It may as well show little drift at body temperature but go wild below (or above). That a wrist watch shows ample variations in the very short-term doesn't mean these fluctuations don't compensate correctly on the average in the mid-term. Now are you going to chase watch drift at ns/s, ms/minute, s/month ? That makes a big difference.
Windows watch timegrapher Pc#
Granted my personal setup is probably a bit too much (and probably too expensive) for such simple measures but, from experiments made with that good reference, I can assure you that stock PC show _huge_ variations in frequency (at any term) and that they definitely cannot be used for any accurate time-based measure.

Last time I calibrated it against the HP Césium clock of a nearby friend (I also enjoy that!), it was at 60ps/h and 85ps/week accuracy, well below specifications. I also enjoy having an SR620 timer/counter which, driven by this reference frequency (10 MHz) can count/time with less than 100ps short- and mid-term accuracy. I enjoy running a small calibration lab with 3 atomic clocks (Rubidium only, due to cost of Césium clocks), 2 Trimble GPS time receivers and a quartz reference oscillator, all merged in a dual Napoleon-hat configuration to minimize much of drifts causes. Understand that a stock PC isn't usable alone. If you're serious about measuring something you should aim at measuring short-term, mid-term and long-term frequency drift (all three) in a reasonable temperature range (very important for quartz and mechanical calibers alike) against a clock source of known characteristics. The type, cut, enclosure, age, temperature, shocks, humidity, pressure, vibrations, all affect a given Xtal and those dedicated to watches are specialy selected for minimizing the mid-term variations in frequency for everyday use. If you're a watch enthousiast, then you know that quartz isn't just quartz. What I question is that you're likely going to compare the regulated quartz of some Omega watch (not the worst available) with the unregulated quartz of a PC, most probably much more subject to transients than the former.

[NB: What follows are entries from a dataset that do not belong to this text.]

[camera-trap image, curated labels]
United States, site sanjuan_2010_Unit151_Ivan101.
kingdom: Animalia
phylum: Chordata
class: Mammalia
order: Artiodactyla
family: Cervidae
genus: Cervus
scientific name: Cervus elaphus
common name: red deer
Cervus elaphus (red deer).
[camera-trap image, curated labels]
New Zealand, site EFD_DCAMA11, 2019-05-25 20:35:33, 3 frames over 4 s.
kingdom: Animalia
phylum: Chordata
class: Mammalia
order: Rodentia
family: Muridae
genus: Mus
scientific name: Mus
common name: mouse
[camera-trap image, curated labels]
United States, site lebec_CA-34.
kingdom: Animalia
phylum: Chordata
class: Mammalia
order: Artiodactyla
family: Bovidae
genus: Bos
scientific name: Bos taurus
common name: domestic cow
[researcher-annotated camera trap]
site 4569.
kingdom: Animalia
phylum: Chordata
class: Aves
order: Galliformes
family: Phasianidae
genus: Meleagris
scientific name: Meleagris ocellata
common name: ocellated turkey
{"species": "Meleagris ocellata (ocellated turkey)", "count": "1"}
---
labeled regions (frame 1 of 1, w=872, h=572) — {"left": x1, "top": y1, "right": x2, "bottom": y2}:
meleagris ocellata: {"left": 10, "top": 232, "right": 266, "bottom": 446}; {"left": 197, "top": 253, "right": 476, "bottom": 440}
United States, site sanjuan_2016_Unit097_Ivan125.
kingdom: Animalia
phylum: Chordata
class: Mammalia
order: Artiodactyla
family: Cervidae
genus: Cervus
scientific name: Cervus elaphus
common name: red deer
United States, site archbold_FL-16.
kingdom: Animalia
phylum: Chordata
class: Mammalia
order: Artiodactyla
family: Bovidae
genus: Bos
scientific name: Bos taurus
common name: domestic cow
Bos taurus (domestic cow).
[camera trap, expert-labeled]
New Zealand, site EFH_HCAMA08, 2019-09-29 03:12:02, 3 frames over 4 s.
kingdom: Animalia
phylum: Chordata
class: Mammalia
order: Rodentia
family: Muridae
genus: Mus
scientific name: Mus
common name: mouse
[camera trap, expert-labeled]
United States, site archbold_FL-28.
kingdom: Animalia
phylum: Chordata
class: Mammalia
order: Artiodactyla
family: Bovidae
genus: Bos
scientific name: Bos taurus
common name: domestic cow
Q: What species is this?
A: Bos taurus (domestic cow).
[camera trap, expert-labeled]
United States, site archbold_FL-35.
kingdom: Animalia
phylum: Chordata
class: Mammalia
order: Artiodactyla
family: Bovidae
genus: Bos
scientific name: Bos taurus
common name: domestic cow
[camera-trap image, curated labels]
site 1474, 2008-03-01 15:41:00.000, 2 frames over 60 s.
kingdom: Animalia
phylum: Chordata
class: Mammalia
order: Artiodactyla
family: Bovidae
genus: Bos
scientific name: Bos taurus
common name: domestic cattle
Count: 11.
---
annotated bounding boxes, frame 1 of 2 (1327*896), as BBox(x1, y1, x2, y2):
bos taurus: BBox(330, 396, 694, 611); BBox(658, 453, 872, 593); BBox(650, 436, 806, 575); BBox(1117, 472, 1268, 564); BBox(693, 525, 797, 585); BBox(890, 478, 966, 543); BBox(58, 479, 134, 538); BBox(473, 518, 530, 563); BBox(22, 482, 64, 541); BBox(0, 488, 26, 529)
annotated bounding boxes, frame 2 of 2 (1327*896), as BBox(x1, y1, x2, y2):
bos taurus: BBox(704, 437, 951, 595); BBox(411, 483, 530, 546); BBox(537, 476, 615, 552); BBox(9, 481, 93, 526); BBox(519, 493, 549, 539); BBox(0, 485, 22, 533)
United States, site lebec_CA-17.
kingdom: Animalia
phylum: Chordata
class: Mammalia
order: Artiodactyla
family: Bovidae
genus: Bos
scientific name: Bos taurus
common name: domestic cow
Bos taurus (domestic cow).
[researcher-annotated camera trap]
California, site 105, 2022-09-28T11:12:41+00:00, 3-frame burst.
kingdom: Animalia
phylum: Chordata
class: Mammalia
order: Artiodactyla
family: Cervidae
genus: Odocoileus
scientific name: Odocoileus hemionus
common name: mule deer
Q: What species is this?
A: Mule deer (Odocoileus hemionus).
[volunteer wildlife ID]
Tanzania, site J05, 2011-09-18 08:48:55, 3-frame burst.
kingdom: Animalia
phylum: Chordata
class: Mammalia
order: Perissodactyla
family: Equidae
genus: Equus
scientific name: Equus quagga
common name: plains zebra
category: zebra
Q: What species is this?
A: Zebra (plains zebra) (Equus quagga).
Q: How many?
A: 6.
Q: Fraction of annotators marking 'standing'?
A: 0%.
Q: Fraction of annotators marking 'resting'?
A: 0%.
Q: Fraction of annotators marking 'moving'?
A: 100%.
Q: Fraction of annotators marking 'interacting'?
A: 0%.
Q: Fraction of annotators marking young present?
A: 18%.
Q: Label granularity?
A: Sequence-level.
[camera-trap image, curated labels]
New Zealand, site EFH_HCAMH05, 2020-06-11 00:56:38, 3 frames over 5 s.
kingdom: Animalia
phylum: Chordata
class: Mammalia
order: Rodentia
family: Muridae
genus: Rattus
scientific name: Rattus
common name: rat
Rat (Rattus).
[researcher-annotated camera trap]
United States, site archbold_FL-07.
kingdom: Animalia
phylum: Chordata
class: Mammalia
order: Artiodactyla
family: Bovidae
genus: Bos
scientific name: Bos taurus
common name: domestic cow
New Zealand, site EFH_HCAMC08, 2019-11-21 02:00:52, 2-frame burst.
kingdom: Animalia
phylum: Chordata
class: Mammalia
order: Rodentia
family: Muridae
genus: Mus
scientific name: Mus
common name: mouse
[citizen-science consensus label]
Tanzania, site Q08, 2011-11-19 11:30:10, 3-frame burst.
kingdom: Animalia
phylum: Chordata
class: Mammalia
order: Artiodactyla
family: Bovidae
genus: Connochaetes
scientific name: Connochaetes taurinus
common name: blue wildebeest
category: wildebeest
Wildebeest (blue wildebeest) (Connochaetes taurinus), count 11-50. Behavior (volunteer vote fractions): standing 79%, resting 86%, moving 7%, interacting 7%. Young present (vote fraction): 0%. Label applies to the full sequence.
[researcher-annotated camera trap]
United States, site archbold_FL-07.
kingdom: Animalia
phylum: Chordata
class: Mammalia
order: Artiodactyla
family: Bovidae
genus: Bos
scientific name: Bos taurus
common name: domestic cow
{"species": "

With an ounce of drive, it shouldn't be very hard anyway. I believe you can do that in AutoIt, even if you'll have to beg someone else' advices for recording and filtering the sound. I missed this post when it appeared, but better late than never. Thank you in advance for your help! Edited Apby littleclown
Windows watch timegrapher software#
I am watch enthusiast and I am sure a simple software tool like this will help thousands people like me. See the real hardware example of this tool:
Windows watch timegrapher how to#
My question is - can I use autoit to record and analyse the sound of the watch? I test with normal web microphone and there is a tiktak sound, but the graph is full with noise, and I am not sure how to filter and count ticks. With simple formula you can calculate how accurate is this watch, and make the corrections (normally there is a setting on the balance). My idea is can we make a tool that record and count the ticking of the watch for a bigger period - for example 10 minutes. By default mechanical watches are not very accurate and cheap ones have +20 second per day. It precisely measure the time between tick-tack-s. After a couple of seconds tells how accurate is the watch. The idea is simple - this tool have a microphone and "listen" the tick-tack-ing of the watch and measures the periods. This is not a request for a script - just an idea.įor thous who don't know Vibrograph or timegrapher is a hardware tool and with it you can precisely mesure how accurate is your mechanical or quartz watch.